Travellers 'should pay extra for help'

holiday beach travel

More Australians are heading overseas and running into trouble, relying on under-staffed local consulates for help. Picture: Thinkstock Source: Supplied

AUSTRALIANS should pay extra for international airfares or passport fees to help fund consular services for those who get into trouble overseas, the Lowy Institute says.

The demands on Australian consular services overseas are growing at a time when staffing levels have stagnated due to chronic under-resourcing, a policy paper the think tank issued today finds.

Cheaper airfares mean more Australians are heading overseas while the type of travellers, the places they go and what they do are contributing to a significant increase in the need for consular assistance.

As well, far fewer Australians take out travel insurance when heading overseas than travellers from similar countries.

"The Australian public's perception of the services government can provide overseas has grown to a point where they seem to expect that the full suite of welfare services will extend to them across the globe no matter where they go or how they behave," Lowy research fellow Alex Oliver writes.

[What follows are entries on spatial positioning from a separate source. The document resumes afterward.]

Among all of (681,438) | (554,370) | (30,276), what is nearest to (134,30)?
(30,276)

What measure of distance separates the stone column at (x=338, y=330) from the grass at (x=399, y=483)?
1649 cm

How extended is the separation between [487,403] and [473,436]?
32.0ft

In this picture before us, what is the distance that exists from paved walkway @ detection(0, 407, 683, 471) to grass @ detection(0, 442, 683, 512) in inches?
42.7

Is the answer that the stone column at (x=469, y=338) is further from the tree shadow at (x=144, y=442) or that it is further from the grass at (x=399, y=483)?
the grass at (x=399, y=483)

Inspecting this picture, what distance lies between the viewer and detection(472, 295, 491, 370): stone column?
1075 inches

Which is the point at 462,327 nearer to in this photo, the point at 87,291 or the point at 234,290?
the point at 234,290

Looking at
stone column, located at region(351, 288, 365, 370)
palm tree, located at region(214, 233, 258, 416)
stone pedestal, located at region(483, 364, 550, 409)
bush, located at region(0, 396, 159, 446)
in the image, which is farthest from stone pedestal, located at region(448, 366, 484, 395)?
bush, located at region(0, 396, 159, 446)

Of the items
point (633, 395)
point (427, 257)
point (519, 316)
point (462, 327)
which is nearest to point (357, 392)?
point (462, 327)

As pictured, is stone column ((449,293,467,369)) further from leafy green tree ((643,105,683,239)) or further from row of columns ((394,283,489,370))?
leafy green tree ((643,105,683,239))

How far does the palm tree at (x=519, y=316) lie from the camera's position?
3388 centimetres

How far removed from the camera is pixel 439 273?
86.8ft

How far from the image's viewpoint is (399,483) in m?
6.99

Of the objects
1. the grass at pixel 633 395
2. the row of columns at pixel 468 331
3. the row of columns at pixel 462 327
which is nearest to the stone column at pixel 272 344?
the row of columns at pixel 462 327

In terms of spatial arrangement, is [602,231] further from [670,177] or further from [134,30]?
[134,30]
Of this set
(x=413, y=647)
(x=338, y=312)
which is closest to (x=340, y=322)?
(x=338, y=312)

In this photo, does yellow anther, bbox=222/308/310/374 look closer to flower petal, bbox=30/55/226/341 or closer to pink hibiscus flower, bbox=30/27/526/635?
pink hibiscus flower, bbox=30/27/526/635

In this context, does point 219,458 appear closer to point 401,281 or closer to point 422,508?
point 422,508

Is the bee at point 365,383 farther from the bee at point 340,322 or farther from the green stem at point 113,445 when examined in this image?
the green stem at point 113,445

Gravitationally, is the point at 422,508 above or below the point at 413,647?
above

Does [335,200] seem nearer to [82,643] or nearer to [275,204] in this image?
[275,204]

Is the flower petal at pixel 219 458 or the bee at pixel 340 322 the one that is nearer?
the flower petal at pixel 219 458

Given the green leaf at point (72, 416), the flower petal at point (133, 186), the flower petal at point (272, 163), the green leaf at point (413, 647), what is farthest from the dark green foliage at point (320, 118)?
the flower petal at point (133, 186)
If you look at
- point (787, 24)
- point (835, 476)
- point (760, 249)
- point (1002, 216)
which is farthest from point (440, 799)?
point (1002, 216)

Several high-profile cases such as that of Australian lawyer Melinda Taylor, who was captured by militia in Libya, have stoked a vicious cycle of high public expectations and political intervention.

"Ministerial involvement in a consular case can be as much a public-relations trap as an opportunity," Mr Oliver writes.

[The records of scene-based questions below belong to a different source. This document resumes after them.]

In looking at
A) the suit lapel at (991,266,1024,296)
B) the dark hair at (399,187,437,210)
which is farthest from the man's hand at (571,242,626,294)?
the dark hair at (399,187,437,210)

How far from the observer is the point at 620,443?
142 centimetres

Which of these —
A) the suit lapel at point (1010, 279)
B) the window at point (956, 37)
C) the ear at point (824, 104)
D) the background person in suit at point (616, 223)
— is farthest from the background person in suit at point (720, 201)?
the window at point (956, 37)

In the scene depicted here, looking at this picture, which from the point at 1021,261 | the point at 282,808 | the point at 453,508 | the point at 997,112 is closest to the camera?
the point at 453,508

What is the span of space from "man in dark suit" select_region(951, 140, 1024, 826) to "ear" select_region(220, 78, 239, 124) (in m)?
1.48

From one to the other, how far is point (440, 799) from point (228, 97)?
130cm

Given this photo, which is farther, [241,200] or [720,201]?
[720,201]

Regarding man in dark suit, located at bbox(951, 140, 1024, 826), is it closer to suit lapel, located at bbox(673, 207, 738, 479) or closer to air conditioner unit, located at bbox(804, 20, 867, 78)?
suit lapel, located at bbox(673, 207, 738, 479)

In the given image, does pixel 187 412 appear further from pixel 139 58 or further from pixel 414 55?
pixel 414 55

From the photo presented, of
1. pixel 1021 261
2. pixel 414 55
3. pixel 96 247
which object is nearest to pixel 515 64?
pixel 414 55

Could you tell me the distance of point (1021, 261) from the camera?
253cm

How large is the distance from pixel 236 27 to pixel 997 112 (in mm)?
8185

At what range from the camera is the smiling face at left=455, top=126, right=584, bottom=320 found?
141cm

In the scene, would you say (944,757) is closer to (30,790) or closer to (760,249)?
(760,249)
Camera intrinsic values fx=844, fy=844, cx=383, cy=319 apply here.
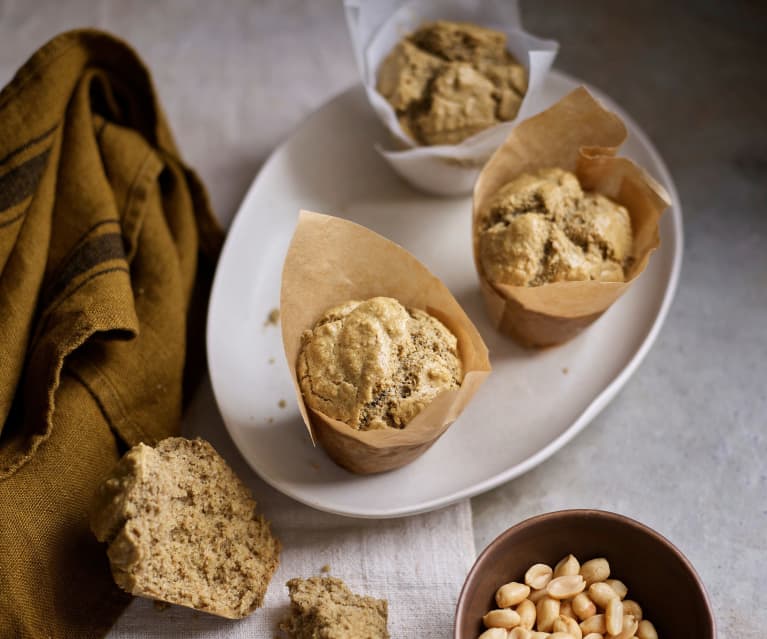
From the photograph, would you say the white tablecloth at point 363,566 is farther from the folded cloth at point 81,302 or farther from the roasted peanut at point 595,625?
the roasted peanut at point 595,625

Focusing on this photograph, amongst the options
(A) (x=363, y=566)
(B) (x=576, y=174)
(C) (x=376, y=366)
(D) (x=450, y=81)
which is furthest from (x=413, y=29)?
(A) (x=363, y=566)

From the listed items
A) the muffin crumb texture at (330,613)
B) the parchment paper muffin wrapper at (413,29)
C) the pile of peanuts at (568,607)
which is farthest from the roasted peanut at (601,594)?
the parchment paper muffin wrapper at (413,29)

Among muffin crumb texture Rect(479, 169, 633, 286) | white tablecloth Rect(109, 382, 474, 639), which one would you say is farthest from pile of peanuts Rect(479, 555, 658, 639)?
muffin crumb texture Rect(479, 169, 633, 286)

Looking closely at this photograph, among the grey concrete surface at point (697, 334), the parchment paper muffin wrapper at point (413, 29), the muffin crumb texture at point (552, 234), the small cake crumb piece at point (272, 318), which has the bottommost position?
the grey concrete surface at point (697, 334)

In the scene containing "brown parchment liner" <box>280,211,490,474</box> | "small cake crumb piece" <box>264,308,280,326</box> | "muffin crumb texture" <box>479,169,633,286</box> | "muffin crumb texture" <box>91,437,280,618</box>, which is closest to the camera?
"muffin crumb texture" <box>91,437,280,618</box>

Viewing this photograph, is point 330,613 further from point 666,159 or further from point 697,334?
point 666,159

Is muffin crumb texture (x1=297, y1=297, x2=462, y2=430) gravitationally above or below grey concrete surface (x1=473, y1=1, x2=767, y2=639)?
above

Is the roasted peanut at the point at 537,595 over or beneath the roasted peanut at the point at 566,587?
beneath

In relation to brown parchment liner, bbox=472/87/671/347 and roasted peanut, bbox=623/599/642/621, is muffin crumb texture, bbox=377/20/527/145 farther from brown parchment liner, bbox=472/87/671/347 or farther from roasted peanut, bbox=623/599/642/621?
roasted peanut, bbox=623/599/642/621

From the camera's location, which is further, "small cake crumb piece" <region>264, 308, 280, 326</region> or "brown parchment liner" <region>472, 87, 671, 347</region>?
"small cake crumb piece" <region>264, 308, 280, 326</region>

"This cycle must be broken."

Politicians need to manage the media and public expectations of what help diplomats can actually give.

Mr Oliver suggests imposing a levy on passport fees or airline tickets to permanently boost the funding available for consular assistance.

A $20 premium on top of the cost of a passport could raise up to $40 million a year, he says.

Similar schemes are used in the UK and the Netherlands.

As well, Mr Oliver says DFAT should get the money it makes from notarial services like witnessing and authenticating documents in Australian embassies around the world.

Currently the money raised from the 180,000 such fees charged each year goes into consolidated government revenue, not back to DFAT.

A travel levy was also suggested last October by a parliamentary committee as part of an inquiry into the parlous state of the country's foreign service.

At that time, Foreign Minister Bob Carr poured cold water on the idea.